You have three choices for sending mail from your program. You can call another program normally used to send mail, such as Mail or mailx; these are called MUAs or Mail User Agents. You can use a system-level mail program, such as sendmail; this is an MTA, or Mail Transport Agent. Or you can connect to an Simple Mail Transfer Protocol (SMTP) server. Unfortunately, there's no standard user-level mail program, sendmail doesn't have a standard location, and SMTP isn't particularly simple. The CPAN module Mail::Mailer hides these complexities from you.

Create a Mail::Mailer object with Mail::Mailer->new. If you don't pass any arguments, it uses the default mail sending method (probably a program like mail). Arguments to new select an alternate way to send the message. The first argument is the type of delivery method ("mail" for a Unix mail user agent, "sendmail" for sendmail, and "smtp" to connect to an SMTP server). The optional second argument is that program's path.

For instance, to instruct Mail::Mailer to use sendmail instead of its default:

$mailer = Mail::Mailer->new("sendmail");

Here's how to tell it to use /u/gnat/bin/funkymailer instead of mail:

$mailer = Mail::Mailer->new("mail", "/u/gnat/bin/funkymailer");

Here's how to use SMTP with the machine mail.myisp.com as the mail server:

$mailer = Mail::Mailer->new("smtp", "mail.myisp.com");

If an error occurs at any part of Mail::Mailer, die is called. To check for these exceptions, wrap your mail-sending code in eval and check $@ afterward:

eval {
    $mailer = Mail::Mailer->new("bogus", "arguments");
    # ...
};
if ($@) {
    # the eval failed
    print "Couldn't send mail: $@\n";
} else {
    # the eval succeeded
    print "The authorities have been notified.\n";
}

The new constructor raises an exception if you provide arguments it doesn't understand, or if you specify no arguments and it doesn't have a default method. Mail::Mailer won't run a program or connect to the SMTP server until you call the open method with the message headers:

$mailer->open( { From    => 'Nathan Torkington <gnat@frii.com>',
                 To      => 'Tom Christiansen <tchrist@perl.com>',
                 Subject => 'The Perl Cookbook' } );

The open method raises an exception if the program or server couldn't be opened. If open succeeds, you may treat $mailer as a filehandle and print the body of your message to it:

print $mailer << EO_SIG;
Are we ever going to finish this book?
My wife is threatening to leave me.
She says I love EMACS more than I love her.
Do you have a recipe that can help me?

Nat
EO_SIG

When you're done, call the close function on the Mail::Mailer object:

close($mailer)                      or die "can't close mailer: $!";

If you want to go it alone and communicate with sendmail directly, use something like this:

open(SENDMAIL, "|/usr/sbin/sendmail -oi -t -odq")

**Written problem 1:** The Mail::Mailer passage names the strings that can be given as the first argument to new to pick a delivery method. List each string and what it selects.
**Written problem 2:** According to the Mail::Mailer passage, what must you call before Mail::Mailer will run a program or connect to the SMTP server?
**Written problem 3:**
Decide whether each statement agrees with the Mail::Mailer passage. Answer yes or no for each one, and quote the words from the passage that decide it.
(a) Calling new with no arguments makes Mail::Mailer use its default mail sending method.
(b) The second argument to new must always be supplied.
(c) sendmail is always found in the same standard location.

**Stored records:**
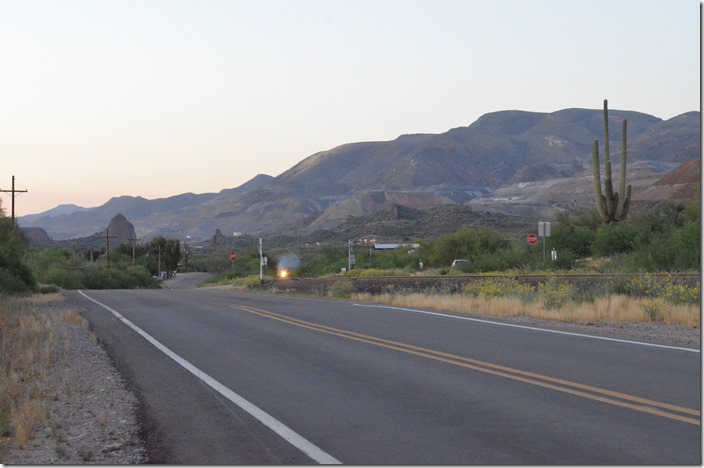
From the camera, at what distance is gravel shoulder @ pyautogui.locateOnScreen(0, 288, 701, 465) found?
9.12 metres

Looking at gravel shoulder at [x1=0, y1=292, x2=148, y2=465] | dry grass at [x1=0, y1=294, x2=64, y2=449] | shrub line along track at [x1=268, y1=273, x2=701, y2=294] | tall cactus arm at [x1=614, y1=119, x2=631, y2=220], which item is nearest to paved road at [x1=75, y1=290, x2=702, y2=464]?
gravel shoulder at [x1=0, y1=292, x2=148, y2=465]

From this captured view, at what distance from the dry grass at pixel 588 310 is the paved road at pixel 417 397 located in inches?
109

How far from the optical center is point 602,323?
19906 millimetres

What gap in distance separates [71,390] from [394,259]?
214ft

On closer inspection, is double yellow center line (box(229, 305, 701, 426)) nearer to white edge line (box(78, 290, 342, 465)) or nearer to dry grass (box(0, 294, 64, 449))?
white edge line (box(78, 290, 342, 465))

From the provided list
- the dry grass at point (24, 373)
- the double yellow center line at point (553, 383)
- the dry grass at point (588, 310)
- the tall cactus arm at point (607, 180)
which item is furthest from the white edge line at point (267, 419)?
the tall cactus arm at point (607, 180)

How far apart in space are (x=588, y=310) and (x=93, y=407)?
43.4 ft

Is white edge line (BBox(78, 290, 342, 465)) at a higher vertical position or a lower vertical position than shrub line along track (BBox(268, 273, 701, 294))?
lower

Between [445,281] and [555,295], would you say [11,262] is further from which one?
[555,295]

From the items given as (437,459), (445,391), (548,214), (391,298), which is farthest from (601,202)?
(548,214)

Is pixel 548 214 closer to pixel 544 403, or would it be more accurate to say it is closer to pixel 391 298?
pixel 391 298

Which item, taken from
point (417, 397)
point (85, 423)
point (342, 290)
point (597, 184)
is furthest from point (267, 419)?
point (597, 184)

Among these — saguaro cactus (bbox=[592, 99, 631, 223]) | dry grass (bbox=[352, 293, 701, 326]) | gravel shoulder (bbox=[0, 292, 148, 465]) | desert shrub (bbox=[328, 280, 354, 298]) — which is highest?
saguaro cactus (bbox=[592, 99, 631, 223])

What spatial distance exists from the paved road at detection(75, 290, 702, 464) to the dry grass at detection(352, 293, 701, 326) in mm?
2760
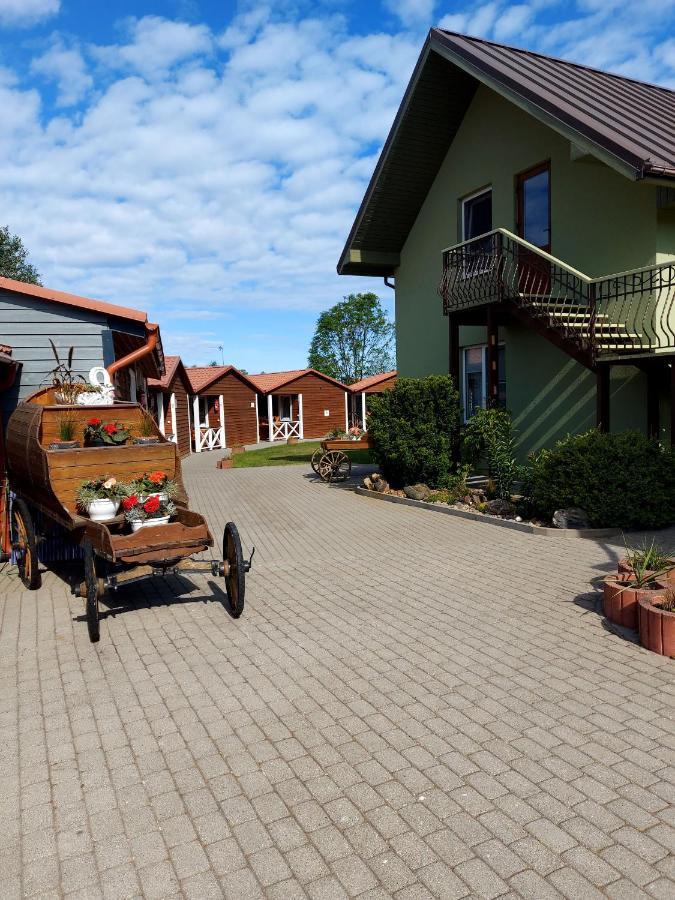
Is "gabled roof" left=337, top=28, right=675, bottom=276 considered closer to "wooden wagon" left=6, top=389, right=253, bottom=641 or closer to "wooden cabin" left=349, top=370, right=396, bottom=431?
"wooden wagon" left=6, top=389, right=253, bottom=641

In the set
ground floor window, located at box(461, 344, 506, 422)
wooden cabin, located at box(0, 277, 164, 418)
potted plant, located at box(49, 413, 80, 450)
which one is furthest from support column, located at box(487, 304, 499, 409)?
potted plant, located at box(49, 413, 80, 450)

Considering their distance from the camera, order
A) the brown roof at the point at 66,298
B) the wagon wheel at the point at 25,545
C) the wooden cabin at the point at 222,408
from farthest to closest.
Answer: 1. the wooden cabin at the point at 222,408
2. the brown roof at the point at 66,298
3. the wagon wheel at the point at 25,545

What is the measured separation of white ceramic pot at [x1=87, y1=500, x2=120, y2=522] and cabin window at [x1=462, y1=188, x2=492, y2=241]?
436 inches

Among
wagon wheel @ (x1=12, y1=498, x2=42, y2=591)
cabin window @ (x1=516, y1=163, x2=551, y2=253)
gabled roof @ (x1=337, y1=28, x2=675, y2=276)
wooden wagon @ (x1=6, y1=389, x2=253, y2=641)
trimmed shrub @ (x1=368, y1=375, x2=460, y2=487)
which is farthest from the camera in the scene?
cabin window @ (x1=516, y1=163, x2=551, y2=253)

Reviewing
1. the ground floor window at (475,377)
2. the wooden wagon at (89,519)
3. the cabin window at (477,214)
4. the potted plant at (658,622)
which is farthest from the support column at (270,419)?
the potted plant at (658,622)

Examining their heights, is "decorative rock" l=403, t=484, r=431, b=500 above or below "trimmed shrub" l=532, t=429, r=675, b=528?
below

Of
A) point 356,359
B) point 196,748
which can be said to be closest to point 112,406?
point 196,748

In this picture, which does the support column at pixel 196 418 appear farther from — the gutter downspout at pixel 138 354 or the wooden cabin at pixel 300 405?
the gutter downspout at pixel 138 354

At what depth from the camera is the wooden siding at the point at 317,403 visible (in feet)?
124

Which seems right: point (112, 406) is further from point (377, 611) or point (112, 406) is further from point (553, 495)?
point (553, 495)

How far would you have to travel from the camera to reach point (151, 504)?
5.89 metres

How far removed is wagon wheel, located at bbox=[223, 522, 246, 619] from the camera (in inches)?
222

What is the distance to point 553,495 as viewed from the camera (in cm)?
906

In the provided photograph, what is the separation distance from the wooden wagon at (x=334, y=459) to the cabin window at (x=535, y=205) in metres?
5.60
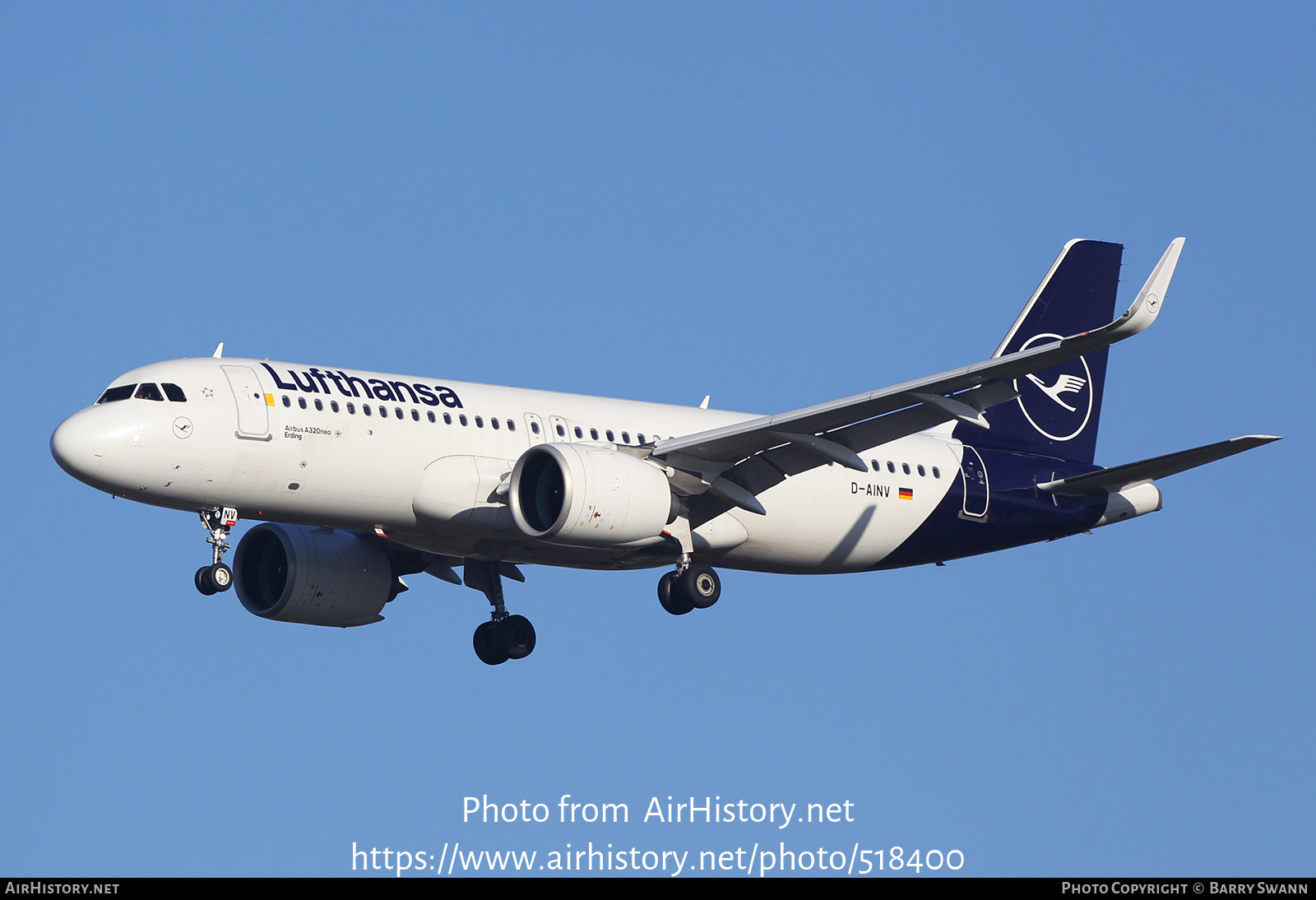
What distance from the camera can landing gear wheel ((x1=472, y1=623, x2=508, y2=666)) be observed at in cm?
4253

**Worked answer 1:**
- "mail": a Unix mail user agent
- "sendmail": sendmail
- "smtp": a connection to an SMTP server

**Worked answer 2:** The open method, called with the message headers.

**Worked answer 3:**
(a) Yes: "If you don't pass any arguments, it uses the default mail sending method"
(b) No: "The optional second argument is that program's path."
(c) No: "sendmail doesn't have a standard location"